Old Memories Essay, Research Paper
Old Memories
“I put your red sweater under your flannel shirt. The red one is warmer than the gray one so wear it when the temperature gets low. Inside the black plastic bag is some medicine. These are for cold and flu. Take them when you don’t feel well. If you start coughing, take those green capsules plus one of these yellow antibiotics. Remember, just one. They are really strong. Don’t take those white tablets during the day because they make you feel drowsy. But if you . . . ” “Mom, I know, I know,” I said impatiently. It was August 2000, a few days before I left home for college. Mom tried to squeeze everything that I might need into the boxes she took from Safeway. I watched her putting things in, taking them out, and then putting them back again to make sure that things stacked on one another as perfectly as the pieces of a jigsaw puzzle. Finally she was convinced that no one could squeeze even one more molecule into any of the boxes, and she looked satisfied. My things stuck out of the top like the stomach of a three-hundred pound beer drinker. The picture of things jumping out like Jack in the box when I opened the boxes ran through my mind quickly like a five-second cartoon. “I am not going to take those with me,” I thought. In my mind, I was thinking about how those people in the PBS travel programs always fascinated me. I often imagined myself traveling in different countries with a single backpack hanging on my back that showed so much carefree leisure and mature independence. I could sleep in a park or in a subway station because a true traveler could feel at home anywhere. The idea of carrying some awkward luggage simply did not appeal to me. I also thought she worried too much. After all, I was eighteen years old and already graduated from high school. I had learned many things from books and I knew how to deal with different people. Her “you-are-still-a-little-girl” tone sometimes irritated me, and her doubt of my ability made me more eager to prove myself. Therefore with much confidence I left, like a young bird flying from the nest, without even looking back at its aging parents.

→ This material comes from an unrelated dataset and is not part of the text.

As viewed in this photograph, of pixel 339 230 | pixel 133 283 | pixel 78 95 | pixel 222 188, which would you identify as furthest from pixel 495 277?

College life was, as I had expected, full of exciting events and people. The innovative ideas and the wealth of knowledge of my professors and classmates impressed me. The city itself fascinated me with its freedom in the atmosphere and the exchange of the newest ideas in its small cafes. I observed my surroundings with hungry eyes, hunting for excitement, yet something else surprised me more. I found myself getting lost and my life a little out of control. In the morning there was no longer someone watching and making sure that I got up on time for the classes. I would wake up and find that my first class was over half an hour ago. Borrowing notes and making up missed work always made me feel that I was trying to catch an airplane by riding a bicycle. I also discovered that many things did not just “happen”; they had to be “done.” At home, the only thing that I had to do with dirty clothes was to throw them into a basket. They would disappear automatically and then appear inside the drawers the next day–folded, clean and with the faint scent of fabric softener. Now the magic no longer worked. The pile of dirty clothes would just get higher and higher unless I carried them to the laundry room and fed the white machines some quarters. At home, a cold or a flu was nothing dreadful. When I was sick, I only had to t
I was home.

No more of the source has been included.